Annie nodded in agreement, breast cancer is the most common cancer, affecting 1 in 8 US women, and for US men, the rate is less than 1%. Researchers say a breast cancer diagnosis is due to a complex set of circumstances, including inheriting genes with genetic mutations for BRCA1 and BRCA2 or other types of DNA damage. Those areas we still have little control over. However, solid evidence demonstrates lifestyle choices such as smoking, heavy consumption of alcohol, and food lacking nutritional value can be fertile ground for cancer. When the Western diet, also known as SAD (standard American diet), with its heavy reliance on processed foods, is compared to the Mediterranean diet, a primarily plant-based approach, the Mediterranean method is healthier for reducing cancer risk.
Leafy vegetables like spinach, greens, and kale contain carotenoid antioxidants, which provide anticancer protection.
Berries, including strawberries and blueberries, a source of anthocyanins and flavonoids, are known to protect against the development of cancer cells.
Citrus fruits provide anticancer protection with their considerable amounts of vitamin C, folate, beta-carotene, quercetin, and hesperetin, all compounds that protect against breast cancer.
The same goes for garlic, onions, leeks, and allium veggies that contain vitamin C and antioxidants, known cancer protectors.

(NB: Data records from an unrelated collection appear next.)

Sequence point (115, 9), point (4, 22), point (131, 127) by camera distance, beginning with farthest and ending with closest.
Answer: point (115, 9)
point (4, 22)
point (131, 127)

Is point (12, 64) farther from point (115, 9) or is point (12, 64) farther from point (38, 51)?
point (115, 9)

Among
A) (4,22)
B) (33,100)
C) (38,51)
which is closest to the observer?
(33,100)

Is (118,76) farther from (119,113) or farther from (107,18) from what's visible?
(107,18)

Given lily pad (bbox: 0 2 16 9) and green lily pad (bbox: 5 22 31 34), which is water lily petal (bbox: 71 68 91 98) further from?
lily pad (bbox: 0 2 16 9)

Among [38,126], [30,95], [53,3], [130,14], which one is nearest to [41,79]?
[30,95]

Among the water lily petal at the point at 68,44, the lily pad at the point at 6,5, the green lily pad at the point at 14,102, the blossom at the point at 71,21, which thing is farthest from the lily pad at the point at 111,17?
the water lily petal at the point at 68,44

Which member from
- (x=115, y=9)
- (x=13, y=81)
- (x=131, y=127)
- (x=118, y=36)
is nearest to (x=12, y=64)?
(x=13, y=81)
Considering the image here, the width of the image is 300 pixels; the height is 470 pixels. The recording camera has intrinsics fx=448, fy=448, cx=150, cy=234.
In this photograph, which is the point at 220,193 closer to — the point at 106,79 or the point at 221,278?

The omega-3 fats found in salmon, mackerel, and sardines show promise in thwarting the development of cancer cells.”
Annie continued, “they say an apple a day keeps the doctor away, and in the case of breast cancer, a study demonstrated women who regularly ate an apple or a pear a day helped keep cancer at bay. And interestingly, peaches contain polyphenol antioxidants which have known to inhibit the growth and spread of breast cancer cells.
Beans with their high fiber appear to help reduce cancer risk.
Probiotic foods like yogurt, kimchi, miso, and sauerkraut protect against cancer.
Within the herb family, research indicates ginger, turmeric, rosemary, parsley, thyme, and curry contain plant antioxidants, vitamins, and fatty acids that appear to help protect the development of breast cancer.”
Cassie leaned into the microphone, “I’ve been making notes as you talked, so let’s summarize:
The Mediterranean diet, which includes leafy greens, apples, pears, peaches, citrus fruits, beans, probiotic foods, allium veggies, and fatty fish, provides strong diet protection against breast cancer and probably other cancers as well?”
“Yes,” said Annie. “The American Cancer Society supports the scientific evidence of the importance of healthy food choices by including it in their top five ways to reduce breast cancer risk:
Get to and stay at a healthy weight
Be physically active and avoid time sitting
Follow a healthy eating pattern like the Mediterranean diet
Avoid daily consumption of alcohol
Think carefully about using hormone replacement therapy (HRT).
Annie and LJ are a fictional couple. Their storyline promotes healthy eating and earth-friendly practices.